** Data follows **

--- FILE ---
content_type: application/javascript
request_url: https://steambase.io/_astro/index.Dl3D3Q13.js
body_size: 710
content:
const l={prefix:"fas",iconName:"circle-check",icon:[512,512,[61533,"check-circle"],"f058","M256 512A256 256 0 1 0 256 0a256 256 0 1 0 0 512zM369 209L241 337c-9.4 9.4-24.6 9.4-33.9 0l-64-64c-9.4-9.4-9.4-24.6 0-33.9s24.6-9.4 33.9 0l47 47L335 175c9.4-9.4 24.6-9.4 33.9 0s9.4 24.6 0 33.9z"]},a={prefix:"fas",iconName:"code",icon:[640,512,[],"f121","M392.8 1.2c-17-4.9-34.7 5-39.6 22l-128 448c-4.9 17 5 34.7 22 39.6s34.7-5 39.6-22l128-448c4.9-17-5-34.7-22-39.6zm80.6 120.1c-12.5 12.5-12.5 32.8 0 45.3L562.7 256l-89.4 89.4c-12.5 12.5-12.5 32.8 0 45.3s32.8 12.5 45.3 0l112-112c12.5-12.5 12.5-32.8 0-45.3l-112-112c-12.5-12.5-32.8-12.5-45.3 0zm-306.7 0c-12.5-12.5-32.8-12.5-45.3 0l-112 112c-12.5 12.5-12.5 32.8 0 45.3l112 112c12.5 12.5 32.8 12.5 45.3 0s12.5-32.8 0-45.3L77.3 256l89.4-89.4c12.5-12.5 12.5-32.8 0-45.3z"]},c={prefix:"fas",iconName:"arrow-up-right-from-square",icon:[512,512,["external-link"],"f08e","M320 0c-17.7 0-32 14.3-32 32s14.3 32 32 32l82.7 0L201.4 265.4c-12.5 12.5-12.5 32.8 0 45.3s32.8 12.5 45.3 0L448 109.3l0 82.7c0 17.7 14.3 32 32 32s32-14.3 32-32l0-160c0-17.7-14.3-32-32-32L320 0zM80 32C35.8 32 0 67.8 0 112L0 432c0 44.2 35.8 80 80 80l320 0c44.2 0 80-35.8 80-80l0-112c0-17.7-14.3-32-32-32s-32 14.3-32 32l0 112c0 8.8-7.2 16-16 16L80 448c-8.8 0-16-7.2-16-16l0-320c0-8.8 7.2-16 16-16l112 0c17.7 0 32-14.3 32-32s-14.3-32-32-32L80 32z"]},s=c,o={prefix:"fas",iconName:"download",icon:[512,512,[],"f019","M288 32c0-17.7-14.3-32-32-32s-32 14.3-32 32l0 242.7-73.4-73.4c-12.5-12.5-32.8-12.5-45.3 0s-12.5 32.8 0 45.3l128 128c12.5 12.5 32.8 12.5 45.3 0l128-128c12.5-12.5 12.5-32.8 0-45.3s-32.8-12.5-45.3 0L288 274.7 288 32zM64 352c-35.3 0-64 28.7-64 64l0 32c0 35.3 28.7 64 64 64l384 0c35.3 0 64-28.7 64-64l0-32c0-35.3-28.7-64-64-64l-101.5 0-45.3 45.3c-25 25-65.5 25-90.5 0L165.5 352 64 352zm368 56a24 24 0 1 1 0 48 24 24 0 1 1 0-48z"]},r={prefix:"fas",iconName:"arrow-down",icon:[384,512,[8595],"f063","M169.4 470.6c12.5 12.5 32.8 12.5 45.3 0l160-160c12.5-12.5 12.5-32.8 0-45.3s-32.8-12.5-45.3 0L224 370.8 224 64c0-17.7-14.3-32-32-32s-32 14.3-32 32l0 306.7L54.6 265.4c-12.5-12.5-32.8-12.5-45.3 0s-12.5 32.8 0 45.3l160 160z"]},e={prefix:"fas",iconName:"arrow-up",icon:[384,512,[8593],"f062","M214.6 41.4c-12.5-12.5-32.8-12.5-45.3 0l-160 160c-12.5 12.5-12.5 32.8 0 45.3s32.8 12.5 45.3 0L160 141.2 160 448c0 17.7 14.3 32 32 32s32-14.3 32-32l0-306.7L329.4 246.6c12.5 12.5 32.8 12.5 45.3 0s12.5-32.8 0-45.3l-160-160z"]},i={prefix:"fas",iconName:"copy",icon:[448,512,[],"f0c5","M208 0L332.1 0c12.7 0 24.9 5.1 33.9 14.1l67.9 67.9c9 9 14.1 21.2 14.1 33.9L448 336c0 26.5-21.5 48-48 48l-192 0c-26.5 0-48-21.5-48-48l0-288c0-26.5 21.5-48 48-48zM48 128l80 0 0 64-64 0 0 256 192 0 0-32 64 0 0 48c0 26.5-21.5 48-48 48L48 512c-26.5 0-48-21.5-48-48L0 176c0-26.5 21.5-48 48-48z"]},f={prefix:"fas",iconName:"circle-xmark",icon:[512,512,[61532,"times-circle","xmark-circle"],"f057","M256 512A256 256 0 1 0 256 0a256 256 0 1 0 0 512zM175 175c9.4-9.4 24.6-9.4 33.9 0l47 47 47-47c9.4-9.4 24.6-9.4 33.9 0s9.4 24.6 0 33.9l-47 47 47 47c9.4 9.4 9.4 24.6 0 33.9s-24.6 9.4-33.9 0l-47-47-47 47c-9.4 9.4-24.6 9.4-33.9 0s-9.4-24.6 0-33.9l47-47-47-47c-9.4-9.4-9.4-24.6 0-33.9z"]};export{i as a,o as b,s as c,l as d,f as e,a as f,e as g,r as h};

** End of Data **

Copy out the material above in its entirety, exactly.

--- FILE ---
content_type: application/javascript
request_url: https://steambase.io/_astro/index.Dl3D3Q13.js
body_size: 710
content:
const l={prefix:"fas",iconName:"circle-check",icon:[512,512,[61533,"check-circle"],"f058","M256 512A256 256 0 1 0 256 0a256 256 0 1 0 0 512zM369 209L241 337c-9.4 9.4-24.6 9.4-33.9 0l-64-64c-9.4-9.4-9.4-24.6 0-33.9s24.6-9.4 33.9 0l47 47L335 175c9.4-9.4 24.6-9.4 33.9 0s9.4 24.6 0 33.9z"]},a={prefix:"fas",iconName:"code",icon:[640,512,[],"f121","M392.8 1.2c-17-4.9-34.7 5-39.6 22l-128 448c-4.9 17 5 34.7 22 39.6s34.7-5 39.6-22l128-448c4.9-17-5-34.7-22-39.6zm80.6 120.1c-12.5 12.5-12.5 32.8 0 45.3L562.7 256l-89.4 89.4c-12.5 12.5-12.5 32.8 0 45.3s32.8 12.5 45.3 0l112-112c12.5-12.5 12.5-32.8 0-45.3l-112-112c-12.5-12.5-32.8-12.5-45.3 0zm-306.7 0c-12.5-12.5-32.8-12.5-45.3 0l-112 112c-12.5 12.5-12.5 32.8 0 45.3l112 112c12.5 12.5 32.8 12.5 45.3 0s12.5-32.8 0-45.3L77.3 256l89.4-89.4c12.5-12.5 12.5-32.8 0-45.3z"]},c={prefix:"fas",iconName:"arrow-up-right-from-square",icon:[512,512,["external-link"],"f08e","M320 0c-17.7 0-32 14.3-32 32s14.3 32 32 32l82.7 0L201.4 265.4c-12.5 12.5-12.5 32.8 0 45.3s32.8 12.5 45.3 0L448 109.3l0 82.7c0 17.7 14.3 32 32 32s32-14.3 32-32l0-160c0-17.7-14.3-32-32-32L320 0zM80 32C35.8 32 0 67.8 0 112L0 432c0 44.2 35.8 80 80 80l320 0c44.2 0 80-35.8 80-80l0-112c0-17.7-14.3-32-32-32s-32 14.3-32 32l0 112c0 8.8-7.2 16-16 16L80 448c-8.8 0-16-7.2-16-16l0-320c0-8.8 7.2-16 16-16l112 0c17.7 0 32-14.3 32-32s-14.3-32-32-32L80 32z"]},s=c,o={prefix:"fas",iconName:"download",icon:[512,512,[],"f019","M288 32c0-17.7-14.3-32-32-32s-32 14.3-32 32l0 242.7-73.4-73.4c-12.5-12.5-32.8-12.5-45.3 0s-12.5 32.8 0 45.3l128 128c12.5 12.5 32.8 12.5 45.3 0l128-128c12.5-12.5 12.5-32.8 0-45.3s-32.8-12.5-45.3 0L288 274.7 288 32zM64 352c-35.3 0-64 28.7-64 64l0 32c0 35.3 28.7 64 64 64l384 0c35.3 0 64-28.7 64-64l0-32c0-35.3-28.7-64-64-64l-101.5 0-45.3 45.3c-25 25-65.5 25-90.5 0L165.5 352 64 352zm368 56a24 24 0 1 1 0 48 24 24 0 1 1 0-48z"]},r={prefix:"fas",iconName:"arrow-down",icon:[384,512,[8595],"f063","M169.4 470.6c12.5 12.5 32.8 12.5 45.3 0l160-160c12.5-12.5 12.5-32.8 0-45.3s-32.8-12.5-45.3 0L224 370.8 224 64c0-17.7-14.3-32-32-32s-32 14.3-32 32l0 306.7L54.6 265.4c-12.5-12.5-32.8-12.5-45.3 0s-12.5 32.8 0 45.3l160 160z"]},e={prefix:"fas",iconName:"arrow-up",icon:[384,512,[8593],"f062","M214.6 41.4c-12.5-12.5-32.8-12.5-45.3 0l-160 160c-12.5 12.5-12.5 32.8 0 45.3s32.8 12.5 45.3 0L160 141.2 160 448c0 17.7 14.3 32 32 32s32-14.3 32-32l0-306.7L329.4 246.6c12.5 12.5 32.8 12.5 45.3 0s12.5-32.8 0-45.3l-160-160z"]},i={prefix:"fas",iconName:"copy",icon:[448,512,[],"f0c5","M208 0L332.1 0c12.7 0 24.9 5.1 33.9 14.1l67.9 67.9c9 9 14.1 21.2 14.1 33.9L448 336c0 26.5-21.5 48-48 48l-192 0c-26.5 0-48-21.5-48-48l0-288c0-26.5 21.5-48 48-48zM48 128l80 0 0 64-64 0 0 256 192 0 0-32 64 0 0 48c0 26.5-21.5 48-48 48L48 512c-26.5 0-48-21.5-48-48L0 176c0-26.5 21.5-48 48-48z"]},f={prefix:"fas",iconName:"circle-xmark",icon:[512,512,[61532,"times-circle","xmark-circle"],"f057","M256 512A256 256 0 1 0 256 0a256 256 0 1 0 0 512zM175 175c9.4-9.4 24.6-9.4 33.9 0l47 47 47-47c9.4-9.4 24.6-9.4 33.9 0s9.4 24.6 0 33.9l-47 47 47 47c9.4 9.4 9.4 24.6 0 33.9s-24.6 9.4-33.9 0l-47-47-47 47c-9.4 9.4-24.6 9.4-33.9 0s-9.4-24.6 0-33.9l47-47-47-47c-9.4-9.4-9.4-24.6 0-33.9z"]};export{i as a,o as b,s as c,l as d,f as e,a as f,e as g,r as h};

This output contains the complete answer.